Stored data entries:
....................
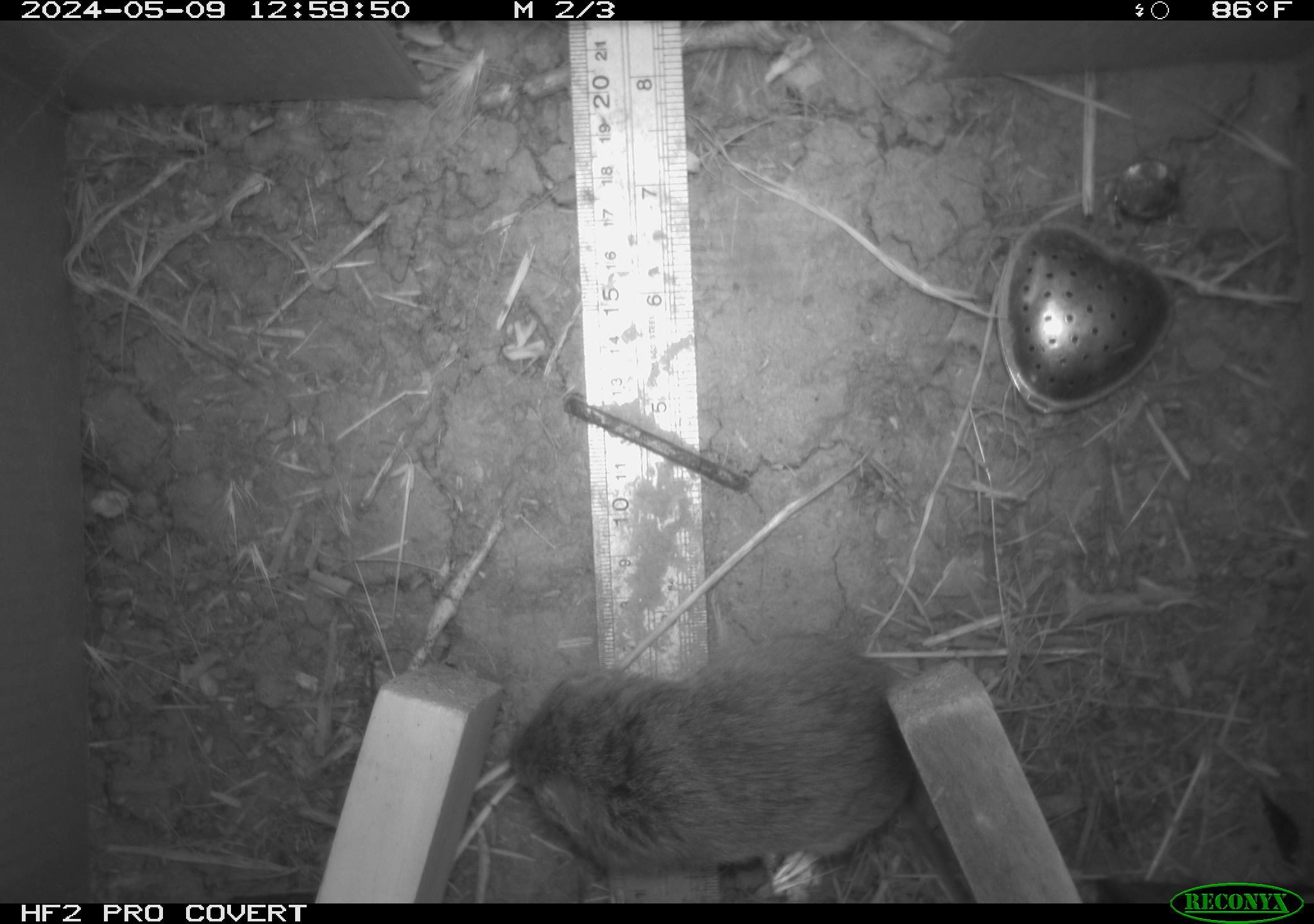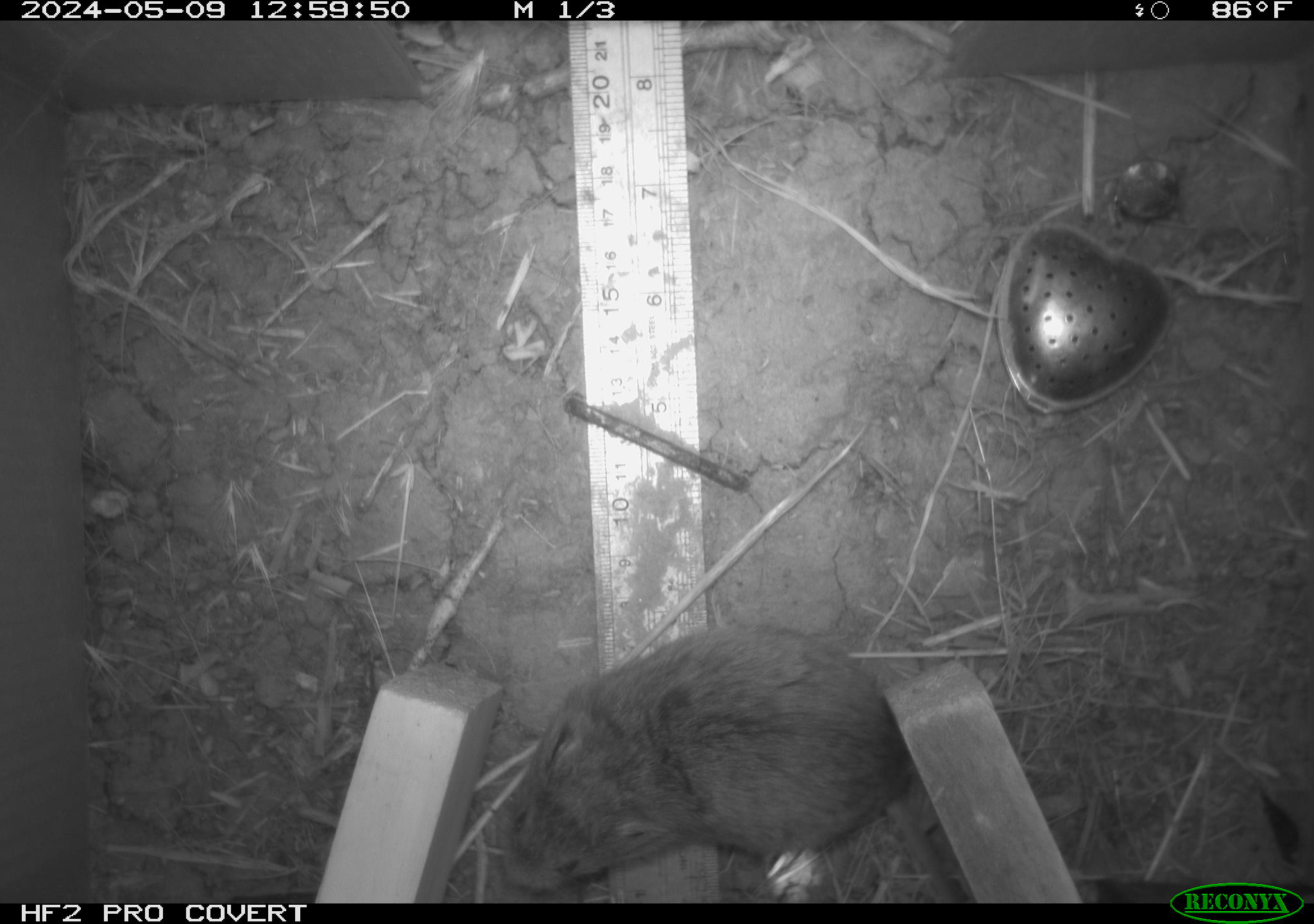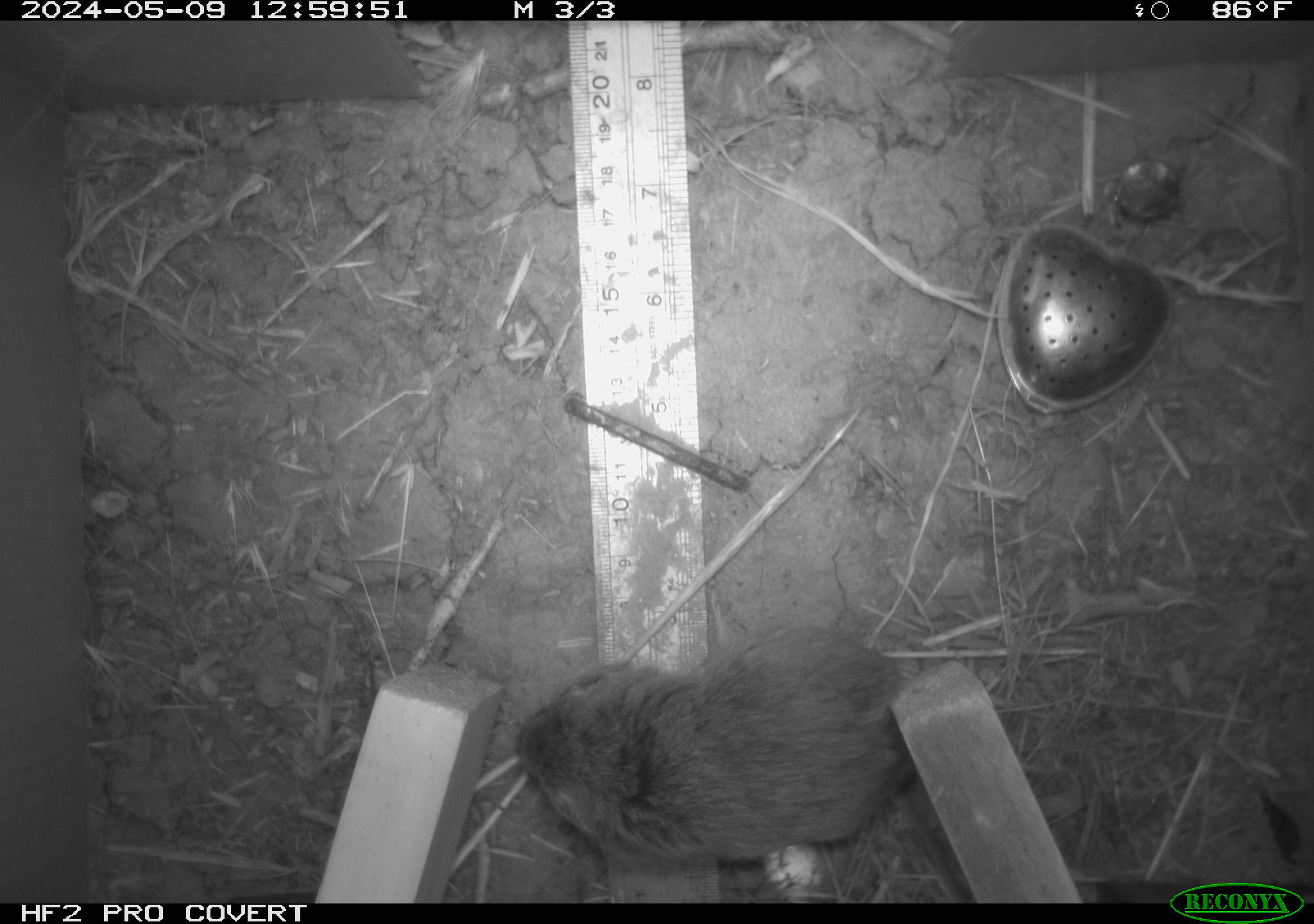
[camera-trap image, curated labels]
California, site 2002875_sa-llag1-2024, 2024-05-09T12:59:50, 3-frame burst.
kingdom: Animalia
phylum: Chordata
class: Mammalia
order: Rodentia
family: Cricetidae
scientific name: Arvicolinae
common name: voles, lemmings, and muskrats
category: arvicolinae subfamily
....................
▶ EXERCISE
Only the lines from the one containing "order: Rodentia" through the last line of the records are to be set down, exactly as they appear.

▶ SOLVED PROBLEM
order: Rodentia
family: Cricetidae
scientific name: Arvicolinae
common name: voles, lemmings, and muskrats
category: arvicolinae subfamily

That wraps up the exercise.